- _SELECTION_:
++++++++

"Batgirl" #37 is as witty, lively and modern as the creative team's previous two issues - but with its villain, it makes a real misstep. As a whole, this issue still has plenty to keep me excited about the series, with a clear viewpoint, a whole lot of excitement and killer art. Brenden Fletcher and Cameron Stewart are building nicely to their mysterious, manipulative villain with a vendetta, and the joy and love behind this direction is clear in every panel. My struggle with "Batgirl" #37 hasn't dampened my hopes for it going forward.
Babs Tarr and Cameron Stewart are still a superstar artistic team, and Maris Wicks' gorgeous colors add to the energy and vibrancy of Barbara's world. Their style is relentlessly youthful and expressive. The characters are always kinetic -- cocking their hips to the side, wryly wriggling their glasses, talking with their hands -- and even mid-conversation they feel ready to spring up out of the chair. The figurework is effortless and energetic, and the fashion is always brazenly trendy. (To be honest, I'd love a little more variety in gender expression -- not every female character needs to wear crop tops and short dresses -- but it's still so fun and confident.)

++++++++

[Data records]
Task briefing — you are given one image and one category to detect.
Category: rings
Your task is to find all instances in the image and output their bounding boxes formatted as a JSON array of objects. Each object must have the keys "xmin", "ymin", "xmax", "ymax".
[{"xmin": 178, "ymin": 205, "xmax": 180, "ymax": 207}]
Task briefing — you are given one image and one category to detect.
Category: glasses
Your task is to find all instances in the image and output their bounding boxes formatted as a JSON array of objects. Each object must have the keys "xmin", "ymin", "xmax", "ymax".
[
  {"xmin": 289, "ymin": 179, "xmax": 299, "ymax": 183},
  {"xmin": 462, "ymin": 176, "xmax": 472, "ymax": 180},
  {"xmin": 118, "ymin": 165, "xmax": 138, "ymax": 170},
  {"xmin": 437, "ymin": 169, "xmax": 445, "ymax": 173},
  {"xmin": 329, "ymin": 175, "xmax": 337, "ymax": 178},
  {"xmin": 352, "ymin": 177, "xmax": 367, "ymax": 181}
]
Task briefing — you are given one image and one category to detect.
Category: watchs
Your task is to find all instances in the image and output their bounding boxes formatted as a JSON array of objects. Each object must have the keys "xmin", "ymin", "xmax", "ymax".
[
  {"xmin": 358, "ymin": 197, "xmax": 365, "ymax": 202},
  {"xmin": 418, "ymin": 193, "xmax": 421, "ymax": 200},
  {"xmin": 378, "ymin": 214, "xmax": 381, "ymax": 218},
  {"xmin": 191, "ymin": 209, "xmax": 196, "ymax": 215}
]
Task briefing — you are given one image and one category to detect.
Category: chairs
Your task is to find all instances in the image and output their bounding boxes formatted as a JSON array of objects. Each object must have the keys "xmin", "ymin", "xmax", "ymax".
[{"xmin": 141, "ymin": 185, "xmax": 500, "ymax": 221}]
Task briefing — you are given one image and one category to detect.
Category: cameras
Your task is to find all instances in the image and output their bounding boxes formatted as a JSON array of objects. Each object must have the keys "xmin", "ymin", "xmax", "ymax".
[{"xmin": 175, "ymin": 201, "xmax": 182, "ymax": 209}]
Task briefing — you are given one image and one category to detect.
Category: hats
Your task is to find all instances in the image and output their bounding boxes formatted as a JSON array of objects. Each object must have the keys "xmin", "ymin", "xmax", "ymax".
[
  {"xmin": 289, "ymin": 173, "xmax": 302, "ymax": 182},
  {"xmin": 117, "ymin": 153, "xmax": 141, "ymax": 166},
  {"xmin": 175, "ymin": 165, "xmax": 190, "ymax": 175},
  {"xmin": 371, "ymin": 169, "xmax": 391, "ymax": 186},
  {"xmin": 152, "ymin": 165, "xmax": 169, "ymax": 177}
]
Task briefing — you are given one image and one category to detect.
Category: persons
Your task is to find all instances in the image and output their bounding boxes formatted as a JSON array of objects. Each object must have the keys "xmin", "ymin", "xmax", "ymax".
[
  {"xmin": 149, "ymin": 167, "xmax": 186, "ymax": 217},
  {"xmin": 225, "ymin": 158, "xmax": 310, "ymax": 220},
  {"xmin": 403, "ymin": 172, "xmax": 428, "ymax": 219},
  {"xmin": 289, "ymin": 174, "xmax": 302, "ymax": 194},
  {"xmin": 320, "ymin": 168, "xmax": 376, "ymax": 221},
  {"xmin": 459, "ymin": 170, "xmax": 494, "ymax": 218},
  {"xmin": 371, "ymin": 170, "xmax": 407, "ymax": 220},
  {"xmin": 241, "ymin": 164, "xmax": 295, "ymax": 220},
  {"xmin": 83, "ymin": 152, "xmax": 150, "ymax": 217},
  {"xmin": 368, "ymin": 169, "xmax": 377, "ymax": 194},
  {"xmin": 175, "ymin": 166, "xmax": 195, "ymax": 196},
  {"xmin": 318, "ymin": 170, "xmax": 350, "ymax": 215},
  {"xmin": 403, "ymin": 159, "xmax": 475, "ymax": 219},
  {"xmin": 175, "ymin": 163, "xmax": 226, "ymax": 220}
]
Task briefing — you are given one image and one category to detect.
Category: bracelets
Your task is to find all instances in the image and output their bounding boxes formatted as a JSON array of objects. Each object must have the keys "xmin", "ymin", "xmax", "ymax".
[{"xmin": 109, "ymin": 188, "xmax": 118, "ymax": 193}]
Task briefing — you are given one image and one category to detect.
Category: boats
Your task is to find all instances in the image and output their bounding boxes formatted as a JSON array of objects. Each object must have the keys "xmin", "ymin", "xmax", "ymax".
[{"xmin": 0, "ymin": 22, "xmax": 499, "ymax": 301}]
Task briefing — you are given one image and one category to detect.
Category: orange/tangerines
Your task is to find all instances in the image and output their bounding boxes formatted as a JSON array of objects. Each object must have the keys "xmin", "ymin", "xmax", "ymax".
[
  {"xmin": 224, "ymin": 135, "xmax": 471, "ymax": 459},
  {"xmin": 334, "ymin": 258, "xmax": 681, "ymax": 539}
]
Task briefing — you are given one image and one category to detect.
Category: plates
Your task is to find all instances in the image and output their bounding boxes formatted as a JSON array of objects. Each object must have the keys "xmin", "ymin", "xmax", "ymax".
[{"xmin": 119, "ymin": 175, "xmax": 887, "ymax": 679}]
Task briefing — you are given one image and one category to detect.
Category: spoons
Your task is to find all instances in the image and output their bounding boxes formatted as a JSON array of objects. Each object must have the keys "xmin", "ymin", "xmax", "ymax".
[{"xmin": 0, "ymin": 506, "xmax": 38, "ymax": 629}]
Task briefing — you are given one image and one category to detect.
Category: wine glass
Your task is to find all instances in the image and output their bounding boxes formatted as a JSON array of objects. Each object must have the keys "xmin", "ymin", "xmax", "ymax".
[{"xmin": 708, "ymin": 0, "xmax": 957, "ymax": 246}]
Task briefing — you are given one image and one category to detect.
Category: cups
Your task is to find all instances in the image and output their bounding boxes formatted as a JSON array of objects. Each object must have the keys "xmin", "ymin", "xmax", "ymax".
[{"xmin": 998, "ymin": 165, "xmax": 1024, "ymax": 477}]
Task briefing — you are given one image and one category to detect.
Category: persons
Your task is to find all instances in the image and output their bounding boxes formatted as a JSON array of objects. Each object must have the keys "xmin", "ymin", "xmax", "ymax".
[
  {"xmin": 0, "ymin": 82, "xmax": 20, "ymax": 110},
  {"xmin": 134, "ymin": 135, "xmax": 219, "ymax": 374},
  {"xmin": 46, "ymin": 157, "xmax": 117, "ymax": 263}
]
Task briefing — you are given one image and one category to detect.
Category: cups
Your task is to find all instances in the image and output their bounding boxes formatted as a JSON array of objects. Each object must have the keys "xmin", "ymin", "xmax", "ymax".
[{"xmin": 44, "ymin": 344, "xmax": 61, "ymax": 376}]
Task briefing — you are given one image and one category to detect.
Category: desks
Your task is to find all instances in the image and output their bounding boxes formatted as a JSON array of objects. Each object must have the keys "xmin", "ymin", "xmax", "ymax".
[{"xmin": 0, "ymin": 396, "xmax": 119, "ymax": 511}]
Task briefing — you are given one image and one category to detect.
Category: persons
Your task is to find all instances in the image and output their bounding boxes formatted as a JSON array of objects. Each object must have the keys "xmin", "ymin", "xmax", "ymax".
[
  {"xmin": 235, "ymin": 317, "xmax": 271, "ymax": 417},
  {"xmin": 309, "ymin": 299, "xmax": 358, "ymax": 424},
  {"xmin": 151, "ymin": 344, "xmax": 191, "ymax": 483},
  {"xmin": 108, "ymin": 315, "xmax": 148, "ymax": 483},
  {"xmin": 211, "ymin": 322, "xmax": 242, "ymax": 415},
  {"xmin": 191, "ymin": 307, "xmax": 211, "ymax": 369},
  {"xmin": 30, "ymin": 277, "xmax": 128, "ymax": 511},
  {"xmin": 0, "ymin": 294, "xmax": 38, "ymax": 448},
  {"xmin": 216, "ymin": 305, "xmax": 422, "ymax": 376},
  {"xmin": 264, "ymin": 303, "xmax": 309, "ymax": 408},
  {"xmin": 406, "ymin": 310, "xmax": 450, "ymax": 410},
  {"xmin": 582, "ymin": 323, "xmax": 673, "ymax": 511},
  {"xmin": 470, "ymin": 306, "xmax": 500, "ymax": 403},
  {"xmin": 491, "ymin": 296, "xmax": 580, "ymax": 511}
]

++++++++

- _AIM OF THE EXERCISE_: Continue the review of "Batgirl" #37 from the point where it stops.

- _OUTPUT OF THE EXERCISE_:
Maris Wick fills Tarr and Stewart's hipster-lite universe with a wonderfully of-the-minute palette. Instead of Kelly green, she'll use neon; instead of giving Babs a red dress, she'll make it maroon. These are subtle differences, but they help the book to read as more contemporary. With solid-color backgrounds that read like pop art and gorgeous use of the purple from Batgirl's costume, Wick knows how to set a mood.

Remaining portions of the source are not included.